Phospholipase Cβ1 (PLCβ1) is a G protein regulated enzyme whose activity results in proliferative and mitogenic changes in the cell. We have found that PLCβ1 binds to the RNA processing protein Translin‐Associated factor X (TRAX) and that this binding competes with G proteins. Here, we show that endogenous PLCβ1 and TRAX interact in SK‐N‐SH cells and in HEK293 cells. In HEK293 cells, TRAX over‐expression ablates Ca2+ signals generated by G protein‐PLCâ1 activation. TRAX plays a key role in protein down‐regulation by small, interfering RNA. PLCβ1 overexpression completely reverses down‐regulation of GAPDH by siRNA in HEK293 and HeLa cells as seen by recovery in both the transcript and protein levels. Also, down‐regulation of endogenous PLCβ1 in HEK293 and HeLa cells increases siRNA(GAPDH) silencing.

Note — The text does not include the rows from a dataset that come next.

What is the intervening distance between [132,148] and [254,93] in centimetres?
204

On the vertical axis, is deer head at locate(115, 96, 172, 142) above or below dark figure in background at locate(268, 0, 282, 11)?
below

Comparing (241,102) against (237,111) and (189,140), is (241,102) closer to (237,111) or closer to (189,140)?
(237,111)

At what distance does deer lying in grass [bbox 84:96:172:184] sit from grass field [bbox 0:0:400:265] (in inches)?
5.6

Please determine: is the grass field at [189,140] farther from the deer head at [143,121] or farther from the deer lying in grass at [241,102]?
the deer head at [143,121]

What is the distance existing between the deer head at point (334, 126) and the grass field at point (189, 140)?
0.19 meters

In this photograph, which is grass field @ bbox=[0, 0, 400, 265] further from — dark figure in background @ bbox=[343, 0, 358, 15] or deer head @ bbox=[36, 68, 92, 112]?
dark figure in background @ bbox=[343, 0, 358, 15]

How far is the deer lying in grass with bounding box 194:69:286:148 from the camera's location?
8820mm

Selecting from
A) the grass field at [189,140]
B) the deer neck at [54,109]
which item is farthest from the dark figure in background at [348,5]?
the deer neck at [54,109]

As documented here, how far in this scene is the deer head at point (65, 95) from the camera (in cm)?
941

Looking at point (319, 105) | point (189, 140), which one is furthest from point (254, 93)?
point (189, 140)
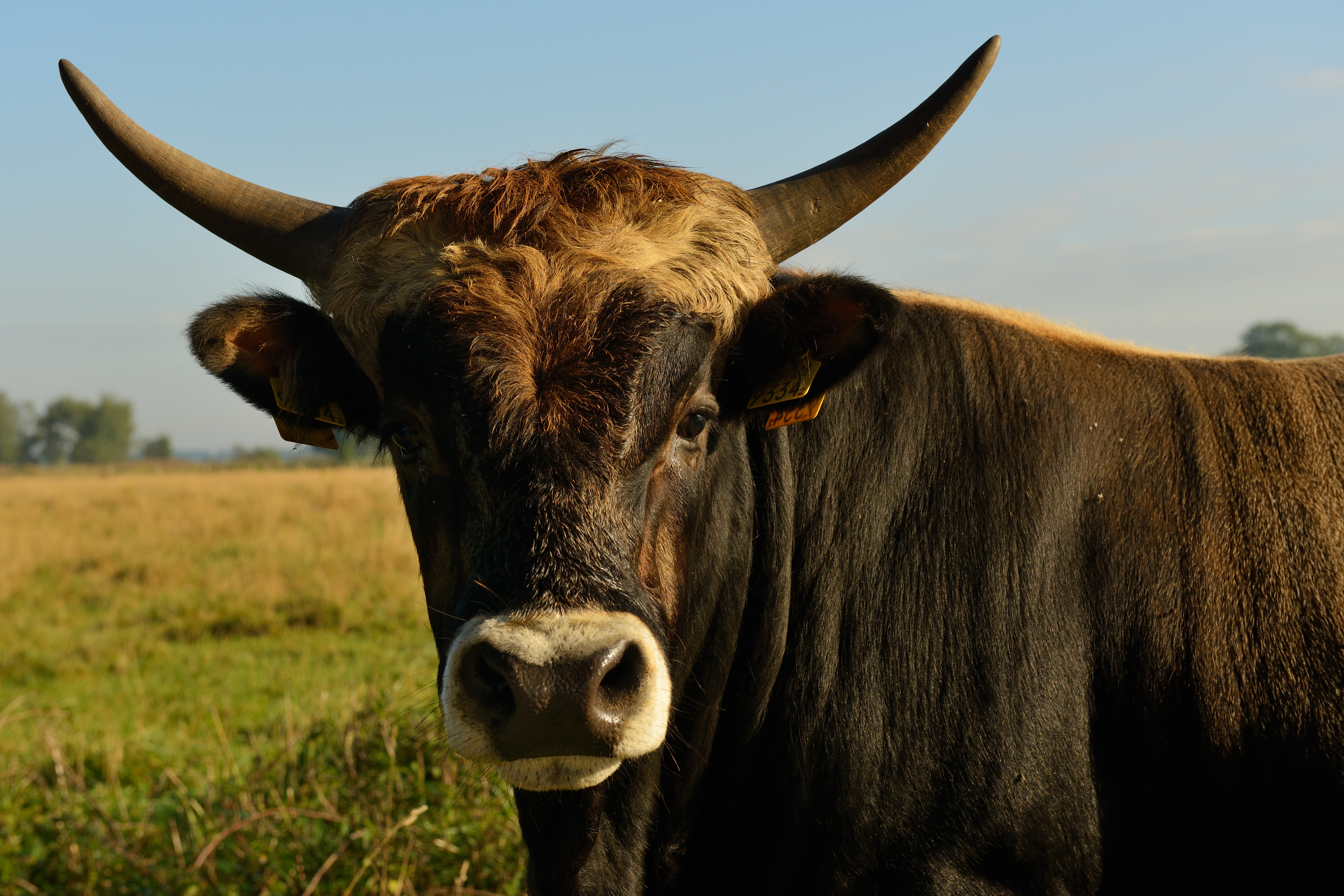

While PLCβ1 overexpression reverses cell death caused by siRNA(LDH), it does not affect cell survival or silencing of other genes (e.g. cyclophilin, Hsp90, translin). PLCβ1 overexpression in HEK293 and HeLa cells reduces the total amount of small RNAs. LDH and GAPDH are part of a complex that promotes H2B synthesis allowing progression through the S phase. We find PLCβ1 reverses the cell death and completely rescues H2B levels caused by siRNA knock‐down of LDH or GAPDH. Taken together, our study shows a novel role of PLCβ1 in gene regulation through TRAX association. Support‐NIH GM053132.